Future of Work: Gig Economy and Field Maintenance Work
In today's dynamic and interdependent world, traditional jobs are losing ground due to the rise of the gig economy. Modern blue and white collar workers now have the opportunity to choose to whom they will give their time, where will they work and under which conditions.
Companies are expected to adopt a flexible approach to the new employee ecosystem, which will enable the parties to perform their jobs more productively in collaboration with new technological solutions.
These smart, growing digital networks create new markets for independent maintenance workers, and today already account for a significant part of workforce staffing. The current marketplace is flooded with worldwide designers, marketers, and developer while new marketplaces are creating opportunities for enterprise-level buyers and blue-collar suppliers. All this change begs the question, why is the gig economy model so successful?
The gig economy has facilitated a new breed of worker: people who want the freedom and flexibility to call their own shots, without being tied to a corporate objective.
Blake Morgan LLP
For starters, empowering independent workers brings greater job satisfaction and earnings for everyone. In 2016 McKinsey’s research found that up to 162 million people in Europe and the United States—or 20 to 30 percent of the working-age population—engage in some form of independent work.
The study has also shown that people who participate in independent work through digital platforms are more likely to do so by their choice, and that the digital platforms are the place where people more often to find a job that can bring them additional benefit and satisfaction, a crucial need for long-lasting business partners.
Additional research supports this notion with nearly eight in ten participants say they prefer being an independent contractor to being an employee.
The transition towards a gig economy is not a localized small phenoma.

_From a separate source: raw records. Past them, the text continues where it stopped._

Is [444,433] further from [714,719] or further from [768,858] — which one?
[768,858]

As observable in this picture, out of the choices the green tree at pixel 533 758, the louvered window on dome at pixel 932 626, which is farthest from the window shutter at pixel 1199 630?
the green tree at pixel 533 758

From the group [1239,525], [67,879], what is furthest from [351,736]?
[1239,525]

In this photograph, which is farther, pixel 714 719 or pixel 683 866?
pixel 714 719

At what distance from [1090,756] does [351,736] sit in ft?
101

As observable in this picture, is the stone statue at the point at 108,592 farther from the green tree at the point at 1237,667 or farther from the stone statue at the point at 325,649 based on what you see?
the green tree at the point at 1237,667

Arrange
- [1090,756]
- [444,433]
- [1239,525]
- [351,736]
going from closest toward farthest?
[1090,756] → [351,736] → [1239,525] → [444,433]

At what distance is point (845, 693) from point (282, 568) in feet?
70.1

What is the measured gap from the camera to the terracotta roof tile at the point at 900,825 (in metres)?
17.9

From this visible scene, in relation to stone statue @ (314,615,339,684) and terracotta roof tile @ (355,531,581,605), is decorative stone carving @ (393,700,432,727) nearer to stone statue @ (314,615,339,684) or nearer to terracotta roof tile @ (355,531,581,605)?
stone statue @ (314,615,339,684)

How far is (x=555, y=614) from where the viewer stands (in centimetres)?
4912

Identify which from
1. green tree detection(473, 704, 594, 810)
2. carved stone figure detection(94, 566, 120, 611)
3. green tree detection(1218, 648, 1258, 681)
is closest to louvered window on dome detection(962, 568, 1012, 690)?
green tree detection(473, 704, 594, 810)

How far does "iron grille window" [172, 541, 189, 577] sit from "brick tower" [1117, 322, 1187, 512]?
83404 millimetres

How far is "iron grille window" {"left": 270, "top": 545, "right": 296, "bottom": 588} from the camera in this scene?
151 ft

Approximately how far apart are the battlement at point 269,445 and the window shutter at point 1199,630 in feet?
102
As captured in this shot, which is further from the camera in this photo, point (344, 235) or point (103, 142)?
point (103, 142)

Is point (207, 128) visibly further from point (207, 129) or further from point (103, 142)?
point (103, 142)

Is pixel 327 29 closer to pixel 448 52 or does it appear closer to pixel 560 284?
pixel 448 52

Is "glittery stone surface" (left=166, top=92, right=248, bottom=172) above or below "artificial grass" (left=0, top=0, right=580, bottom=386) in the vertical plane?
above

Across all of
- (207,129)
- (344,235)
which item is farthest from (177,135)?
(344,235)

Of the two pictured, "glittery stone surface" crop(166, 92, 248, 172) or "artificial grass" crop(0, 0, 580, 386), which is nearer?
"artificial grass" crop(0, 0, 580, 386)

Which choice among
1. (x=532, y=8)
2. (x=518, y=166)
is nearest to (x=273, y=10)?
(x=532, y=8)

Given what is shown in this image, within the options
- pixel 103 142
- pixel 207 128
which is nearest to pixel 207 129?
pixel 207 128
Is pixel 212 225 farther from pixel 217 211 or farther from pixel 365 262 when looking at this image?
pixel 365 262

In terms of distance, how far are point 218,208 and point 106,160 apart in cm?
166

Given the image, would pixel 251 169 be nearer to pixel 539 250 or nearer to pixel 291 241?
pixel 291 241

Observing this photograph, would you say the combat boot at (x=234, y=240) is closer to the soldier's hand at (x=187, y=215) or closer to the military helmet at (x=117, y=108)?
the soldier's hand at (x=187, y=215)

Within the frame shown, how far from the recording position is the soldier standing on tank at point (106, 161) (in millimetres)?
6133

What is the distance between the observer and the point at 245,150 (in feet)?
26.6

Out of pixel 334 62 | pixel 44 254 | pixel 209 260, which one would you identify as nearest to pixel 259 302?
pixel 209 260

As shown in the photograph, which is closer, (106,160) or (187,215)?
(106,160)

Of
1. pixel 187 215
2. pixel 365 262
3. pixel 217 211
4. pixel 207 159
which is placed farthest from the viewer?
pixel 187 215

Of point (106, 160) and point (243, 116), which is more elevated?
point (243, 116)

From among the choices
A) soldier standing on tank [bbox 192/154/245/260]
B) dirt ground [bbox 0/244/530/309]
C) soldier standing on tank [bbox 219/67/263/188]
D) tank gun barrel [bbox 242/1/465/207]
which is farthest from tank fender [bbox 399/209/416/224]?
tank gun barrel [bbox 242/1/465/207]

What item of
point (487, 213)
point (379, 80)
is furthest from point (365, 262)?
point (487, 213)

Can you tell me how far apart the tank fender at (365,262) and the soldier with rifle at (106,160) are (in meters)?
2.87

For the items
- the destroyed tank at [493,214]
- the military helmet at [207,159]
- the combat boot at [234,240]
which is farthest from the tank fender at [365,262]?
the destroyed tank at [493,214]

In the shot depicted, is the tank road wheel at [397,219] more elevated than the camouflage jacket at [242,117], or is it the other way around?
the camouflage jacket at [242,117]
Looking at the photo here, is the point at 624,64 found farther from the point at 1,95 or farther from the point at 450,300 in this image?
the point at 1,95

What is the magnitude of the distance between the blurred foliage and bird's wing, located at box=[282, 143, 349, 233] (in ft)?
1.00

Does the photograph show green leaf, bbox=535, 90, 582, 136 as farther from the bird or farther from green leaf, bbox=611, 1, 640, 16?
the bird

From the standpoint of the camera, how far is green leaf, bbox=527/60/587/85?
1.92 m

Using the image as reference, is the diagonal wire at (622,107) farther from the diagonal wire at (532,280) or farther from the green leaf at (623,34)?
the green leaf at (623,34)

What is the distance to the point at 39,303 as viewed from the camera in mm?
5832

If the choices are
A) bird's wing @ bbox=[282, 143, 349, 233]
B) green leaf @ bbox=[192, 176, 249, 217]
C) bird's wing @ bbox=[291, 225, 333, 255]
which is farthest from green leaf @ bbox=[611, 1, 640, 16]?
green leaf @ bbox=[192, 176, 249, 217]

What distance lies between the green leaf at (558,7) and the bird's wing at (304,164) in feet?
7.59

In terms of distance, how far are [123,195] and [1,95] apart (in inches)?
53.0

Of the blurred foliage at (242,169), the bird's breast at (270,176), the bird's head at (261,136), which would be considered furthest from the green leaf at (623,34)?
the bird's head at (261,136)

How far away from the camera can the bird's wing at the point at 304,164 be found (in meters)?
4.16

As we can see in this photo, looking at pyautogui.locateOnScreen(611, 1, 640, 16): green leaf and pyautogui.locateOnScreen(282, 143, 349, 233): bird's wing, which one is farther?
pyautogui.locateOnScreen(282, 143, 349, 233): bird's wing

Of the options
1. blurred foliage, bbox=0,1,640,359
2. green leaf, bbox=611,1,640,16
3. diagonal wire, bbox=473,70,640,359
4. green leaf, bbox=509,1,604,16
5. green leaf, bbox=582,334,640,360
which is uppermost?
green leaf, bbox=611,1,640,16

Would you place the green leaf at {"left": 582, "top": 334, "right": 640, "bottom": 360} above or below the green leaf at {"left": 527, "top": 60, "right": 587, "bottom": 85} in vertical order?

Earlier this year, The Bureau of Labor Statistics found that 16.5 million Americans are working in “contingent” or “alternative work arrangements” with salaries similar to standard employees. Most of them are independent contractors, who on average are disproportionately in their mid-40s or older and common in sectors like construction.
But they are just one part of a big group of various professionals who choose to be part of the gig economy. A National Survey of the New Workforce conducted by the independent research firm Edelman Berland and commissioned by Freelancers Union and Elance-oDesk (now Upwork) identified the five types of freelancers: independent contractors, moonlighters (people with traditional full-time jobs who also do additional freelance work), diversified workers (people with multiple sources of income from a mix of traditional employers and freelance work), temporary workers, and freelance business owners.
This growing pool of maintenance workers is adapting to new economic models with the help of digitized and automated technological solutions: From live video, automated procurement via the Internet of Things, augmented reality, and smart applications; maintenance workers are more empowered and more capable than ever before. On-site field workers can now use geospatial information from GPS, voice and facial biometric security, and utilize wearables, changing the very nature of freelancing. Furthermore, contractors and suppliers use modern tools of governance such as geolocation tracking and real-time service level acceptance to assure quality and efficiency.
For employers and buyers this means minimizing employee training time while increasing work quality through more efficient governance and automated hand-off points. Both sides can build trust through review systems and transparent financial transaction.